Activity: Once the pictures are removed, restate the listing word for word.

Given data:
::::

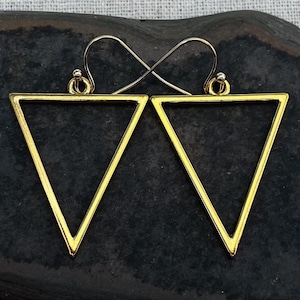 Gold Dreieck Ohrringe - Geometrische Gold Ohrringe - Dreieck Ohrringe - Minimalistische Gold Ohrringe - Moderne Gold Ohrringe - Gold Schmuck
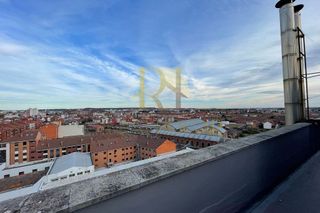 Ático en venta en Trobajo del Camino en San Andrés del Rabanedo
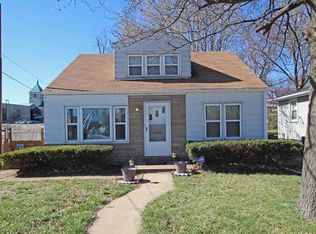 5024 Heege Rd, Saint Louis, MO 63123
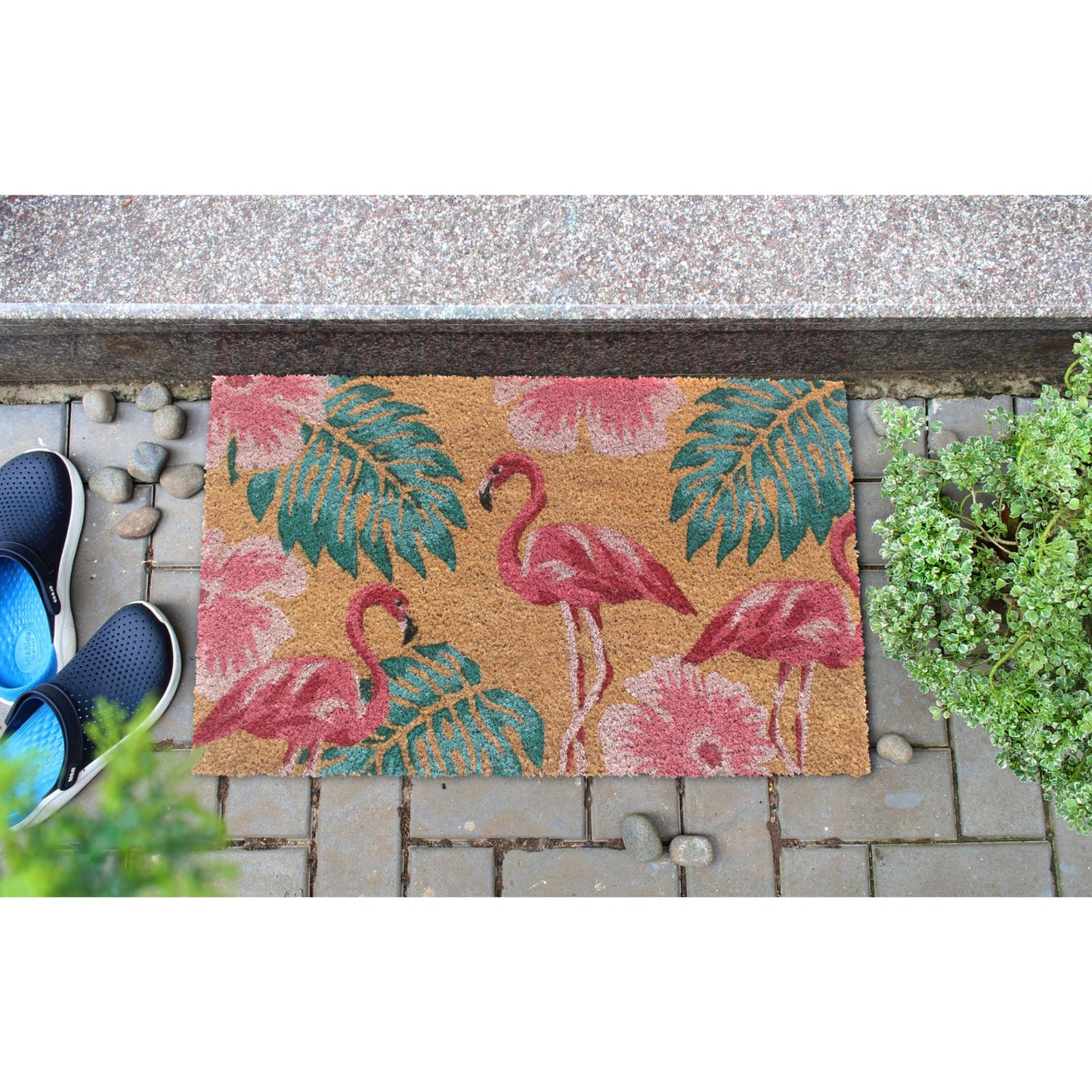 Tres Flamingo Doormat: 18"x30"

::::

Result for this exercise:
 Gold Dreieck Ohrringe - Geometrische Gold Ohrringe - Dreieck Ohrringe - Minimalistische Gold Ohrringe - Moderne Gold Ohrringe - Gold Schmuck
 Ático en venta en Trobajo del Camino en San Andrés del Rabanedo
 5024 Heege Rd, Saint Louis, MO 63123
 Tres Flamingo Doormat: 18"x30"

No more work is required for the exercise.